◆ **TASKS FOR THIS EXERCISE**:
1 - According to the Patterson Companies earnings preview, why did the company move to a new enterprise resource planning system? Answer in one to three sentences.
2 - In the Patterson Companies earnings preview, what were the company's net sales in second-quarter fiscal 2018?
3 - Retype the passage of the Patterson Companies earnings preview from "Patterson Companies (PDCO)" up to and including "of $1.42 billion.".

◆ **SELECTED PASSAGE**:
Patterson Companies (PDCO) Q3 Earnings: What's In Store?

 | Feb 25, 2018 08:27PM ET

Patterson Companies, Inc. (NASDAQ:PDCO) is scheduled to release third-quarter fiscal 2018 results on Mar 1. The company anticipates a decline in the Dental Supply segment — one of its major revenue components. While this can majorly dampen earnings, an expected improvement in Animal Segment operating income should drive results.

Notably, Patterson Companies reported adjusted earnings of 51 cents per share in second-quarter fiscal 2018, missing the Zacks Consensus Estimate of 54 cents. Net sales fell 2.3% from the year-ago quarter to $1.39 billion and lagged the Zacks Consensus Estimate of $1.42 billion.

Let us take a look at how things are shaping up before the release.

Dental-Supply Segment to Decline in Q3

The Zacks Consensus Estimate for the Dental Supply segment is $592 million for third-quarter fiscal 2018. This reflects a decline of almost 5.4% year over year.

The loss of exclusive distribution rights with Dentsply Sirona (NASDAQ:XRAY) forced the company to shift to a new enterprise resource planning system to efficiently manage inventory. However, the system is creating short-term challenges. Undoubtedly, the termination of the contract presents new opportunities for Patterson Companies to expand distribution platform to a wider range of product offerings. However, the company continues to witness heavy initial impact from the loss of this deal.

◆ **DATASET ENTRIES**:
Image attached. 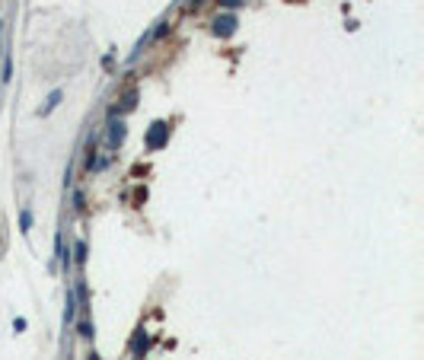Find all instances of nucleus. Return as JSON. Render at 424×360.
Wrapping results in <instances>:
<instances>
[{
    "instance_id": "nucleus-9",
    "label": "nucleus",
    "mask_w": 424,
    "mask_h": 360,
    "mask_svg": "<svg viewBox=\"0 0 424 360\" xmlns=\"http://www.w3.org/2000/svg\"><path fill=\"white\" fill-rule=\"evenodd\" d=\"M77 332H80L86 341H90V338H93V325H90V322H80V325H77Z\"/></svg>"
},
{
    "instance_id": "nucleus-7",
    "label": "nucleus",
    "mask_w": 424,
    "mask_h": 360,
    "mask_svg": "<svg viewBox=\"0 0 424 360\" xmlns=\"http://www.w3.org/2000/svg\"><path fill=\"white\" fill-rule=\"evenodd\" d=\"M134 105H137V93H134V90H131V93H128V96L122 99V112H131V109H134Z\"/></svg>"
},
{
    "instance_id": "nucleus-2",
    "label": "nucleus",
    "mask_w": 424,
    "mask_h": 360,
    "mask_svg": "<svg viewBox=\"0 0 424 360\" xmlns=\"http://www.w3.org/2000/svg\"><path fill=\"white\" fill-rule=\"evenodd\" d=\"M166 137H169V128L163 124V121H156L153 128H150V134H147V147L150 150H159L166 143Z\"/></svg>"
},
{
    "instance_id": "nucleus-3",
    "label": "nucleus",
    "mask_w": 424,
    "mask_h": 360,
    "mask_svg": "<svg viewBox=\"0 0 424 360\" xmlns=\"http://www.w3.org/2000/svg\"><path fill=\"white\" fill-rule=\"evenodd\" d=\"M125 134H128L125 121H112V124H109V147H112V150H118L122 143H125Z\"/></svg>"
},
{
    "instance_id": "nucleus-4",
    "label": "nucleus",
    "mask_w": 424,
    "mask_h": 360,
    "mask_svg": "<svg viewBox=\"0 0 424 360\" xmlns=\"http://www.w3.org/2000/svg\"><path fill=\"white\" fill-rule=\"evenodd\" d=\"M61 99H64V93H61V90H51V93H48V99H45V105L38 109V115H51V112L57 109V102H61Z\"/></svg>"
},
{
    "instance_id": "nucleus-1",
    "label": "nucleus",
    "mask_w": 424,
    "mask_h": 360,
    "mask_svg": "<svg viewBox=\"0 0 424 360\" xmlns=\"http://www.w3.org/2000/svg\"><path fill=\"white\" fill-rule=\"evenodd\" d=\"M211 26H214V32H217V35H224V38H227V35L236 32V26H239V23H236V16H233V13H220V16H217Z\"/></svg>"
},
{
    "instance_id": "nucleus-8",
    "label": "nucleus",
    "mask_w": 424,
    "mask_h": 360,
    "mask_svg": "<svg viewBox=\"0 0 424 360\" xmlns=\"http://www.w3.org/2000/svg\"><path fill=\"white\" fill-rule=\"evenodd\" d=\"M19 226H23V233H29V226H32V210H23V214H19Z\"/></svg>"
},
{
    "instance_id": "nucleus-11",
    "label": "nucleus",
    "mask_w": 424,
    "mask_h": 360,
    "mask_svg": "<svg viewBox=\"0 0 424 360\" xmlns=\"http://www.w3.org/2000/svg\"><path fill=\"white\" fill-rule=\"evenodd\" d=\"M74 207H77V210H83V195H80V192L74 195Z\"/></svg>"
},
{
    "instance_id": "nucleus-5",
    "label": "nucleus",
    "mask_w": 424,
    "mask_h": 360,
    "mask_svg": "<svg viewBox=\"0 0 424 360\" xmlns=\"http://www.w3.org/2000/svg\"><path fill=\"white\" fill-rule=\"evenodd\" d=\"M74 315H77V293H74V290H67V309H64V322L70 325V322H74Z\"/></svg>"
},
{
    "instance_id": "nucleus-10",
    "label": "nucleus",
    "mask_w": 424,
    "mask_h": 360,
    "mask_svg": "<svg viewBox=\"0 0 424 360\" xmlns=\"http://www.w3.org/2000/svg\"><path fill=\"white\" fill-rule=\"evenodd\" d=\"M217 4L227 7V10H236V7H243V4H246V0H217Z\"/></svg>"
},
{
    "instance_id": "nucleus-6",
    "label": "nucleus",
    "mask_w": 424,
    "mask_h": 360,
    "mask_svg": "<svg viewBox=\"0 0 424 360\" xmlns=\"http://www.w3.org/2000/svg\"><path fill=\"white\" fill-rule=\"evenodd\" d=\"M70 262H77V265H83V262H86V242H83V239H77V242H74V258H70Z\"/></svg>"
}]
</instances>
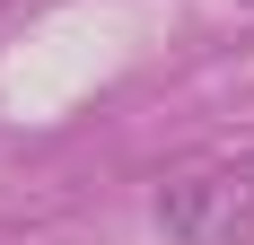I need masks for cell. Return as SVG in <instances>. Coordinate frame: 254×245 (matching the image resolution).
Returning <instances> with one entry per match:
<instances>
[{
	"instance_id": "6da1fadb",
	"label": "cell",
	"mask_w": 254,
	"mask_h": 245,
	"mask_svg": "<svg viewBox=\"0 0 254 245\" xmlns=\"http://www.w3.org/2000/svg\"><path fill=\"white\" fill-rule=\"evenodd\" d=\"M158 228L176 245H254V158L202 167L158 193Z\"/></svg>"
}]
</instances>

◆ **TASK-BY-TASK OUTPUTS**:
1 - Patterson Companies lost its exclusive distribution rights with Dentsply Sirona. That loss forced the company to adopt a new enterprise resource planning system so it could manage inventory efficiently.

2 - $1.39 billion.

3 -
Patterson Companies (PDCO) Q3 Earnings: What's In Store?

 | Feb 25, 2018 08:27PM ET

Patterson Companies, Inc. (NASDAQ:PDCO) is scheduled to release third-quarter fiscal 2018 results on Mar 1. The company anticipates a decline in the Dental Supply segment — one of its major revenue components. While this can majorly dampen earnings, an expected improvement in Animal Segment operating income should drive results.

Notably, Patterson Companies reported adjusted earnings of 51 cents per share in second-quarter fiscal 2018, missing the Zacks Consensus Estimate of 54 cents. Net sales fell 2.3% from the year-ago quarter to $1.39 billion and lagged the Zacks Consensus Estimate of $1.42 billion.